**TASK REQUIREMENTS**. May I have the line containing "Источник: http" and every line after it through the end of the data, repeated exactly and with no other lines?

**INPUT DATA**.

[Start of section]

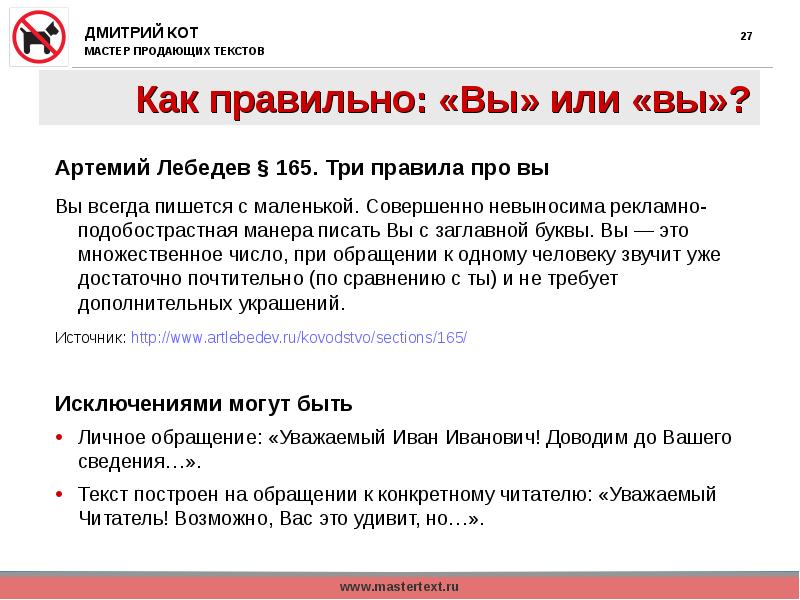 ДМИТРИЙ КОТ
МАСТЕР ПРОДАЮЩИХ ТЕКСТОВ

27

Как правильно: «Вы» или «вы»?

Артемий Лебедев § 165. Три правила про вы

Вы всегда пишется с маленькой. Совершенно невыносима рекламно-подобострастная манера писать Вы с заглавной буквы. Вы — это множественное число, при обращении к одному человеку звучит уже достаточно почтительно (по сравнению с ты) и не требует дополнительных украшений.

Источник: http://www.artlebedev.ru/kovodstvo/sections/165/

Исключениями могут быть

• Личное обращение: «Уважаемый Иван Иванович! Доводим до Вашего сведения…».

• Текст построен на обращении к конкретному читателю: «Уважаемый Читатель! Возможно, Вас это удивит, но…».

www.mastertext.ru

[End of section]

**EXERCISE OUTPUT**.
Источник: http://www.artlebedev.ru/kovodstvo/sections/165/

Исключениями могут быть

• Личное обращение: «Уважаемый Иван Иванович! Доводим до Вашего сведения…».

• Текст построен на обращении к конкретному читателю: «Уважаемый Читатель! Возможно, Вас это удивит, но…».

www.mastertext.ru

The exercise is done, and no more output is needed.